Lemahnya Usaha Pencegahan Penipuan dari Bukalapak Terhadap Pembeli

Nama saya Tri Prio Heryanto, ID Bukalapak: www.bukalapak.com/triprioheryanto. Saya bergabung di Bukalapak sebagai pembeli juga penjual, dan sempat kagum dengan cara kerja identifikasi pembayaran transaksi dengan kode unik yang cepat dan gampang. Namun kemudian saya menjadi korban penipuan oleh penjual yang melakukan “phishing” dengan berpura-pura sebagai CS Bukalapak dan menghubungi saya dengan nomer telepon seluler. Penipu membatalkan transaksi 191662271616 dan mengetahui dengan baik jika dana saya akan masuk ke BukaDompet dan dibekukan.

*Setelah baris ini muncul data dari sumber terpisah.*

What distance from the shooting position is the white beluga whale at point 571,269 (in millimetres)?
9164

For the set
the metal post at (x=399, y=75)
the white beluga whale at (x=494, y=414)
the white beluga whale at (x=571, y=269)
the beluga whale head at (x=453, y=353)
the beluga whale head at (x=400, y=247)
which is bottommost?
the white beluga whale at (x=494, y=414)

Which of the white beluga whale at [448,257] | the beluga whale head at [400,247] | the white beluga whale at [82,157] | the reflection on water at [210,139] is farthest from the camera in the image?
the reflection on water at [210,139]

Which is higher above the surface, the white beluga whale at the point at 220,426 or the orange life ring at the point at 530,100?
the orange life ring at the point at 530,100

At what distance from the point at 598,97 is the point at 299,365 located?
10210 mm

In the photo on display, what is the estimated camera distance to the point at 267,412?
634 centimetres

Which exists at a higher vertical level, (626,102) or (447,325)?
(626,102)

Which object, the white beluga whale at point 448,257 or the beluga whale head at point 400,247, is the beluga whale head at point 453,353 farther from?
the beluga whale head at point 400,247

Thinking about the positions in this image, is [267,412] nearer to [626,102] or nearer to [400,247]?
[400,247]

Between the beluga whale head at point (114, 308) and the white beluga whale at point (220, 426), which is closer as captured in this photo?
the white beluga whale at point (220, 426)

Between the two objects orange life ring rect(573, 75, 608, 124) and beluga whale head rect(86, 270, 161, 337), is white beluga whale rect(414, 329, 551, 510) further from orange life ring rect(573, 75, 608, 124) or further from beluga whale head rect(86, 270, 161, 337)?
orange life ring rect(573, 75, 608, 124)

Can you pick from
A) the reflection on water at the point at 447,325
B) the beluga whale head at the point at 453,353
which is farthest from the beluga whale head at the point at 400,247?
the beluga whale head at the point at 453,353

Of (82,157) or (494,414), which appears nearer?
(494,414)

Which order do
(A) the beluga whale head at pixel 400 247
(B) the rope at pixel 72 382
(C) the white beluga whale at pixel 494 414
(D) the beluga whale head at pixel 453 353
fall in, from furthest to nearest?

Jadi pada tanggal 29 Januari 2019 penipu menghubungi via telepon pada sekitar pukul 08.40 WIB dan mengaku sebagai CS BL (Bukalapak). Dia mengatakan jika sistem sedang mengalami pembaruan jadi transaksi dibatalkan dan saldo akan dikembalikan ke BukaDompet, tetapi saya tidak perlu mengulang order tetapi cukup mengirim nominal transfer berikut kode unik yang di-SMS-kan penipu.

Awalnya saya curiga, tapi penipu berhasil meyakinkan karena bisa mengetahui detil transaksi saya, jadi saya acuhkan prasangka buruk saya. Begitu sampai kantor, saya coba cairkan saldo BukaDompet ke rekening bank saya, tetapi transaksi gagal. Di website akun saya cuma ada notifikasi bahwa transaksi disetujui pembatalannya oleh penjual. Saya mulai panik dan coba cari bantuan di website Bukalapak, tetapi di situ tidak tertera nomor telepon CS Bukalapak. Maka saya menghubungi penipu tadi karena merasa dia mengatakan hal yang benar yakni ada ganggguan pada sistem Bukalapak, sehingga saya tidak bisa mencairkan dana. Hal ini juga yang membuat saya semakin yakin penipu tsb memang benar CS Bukalapak.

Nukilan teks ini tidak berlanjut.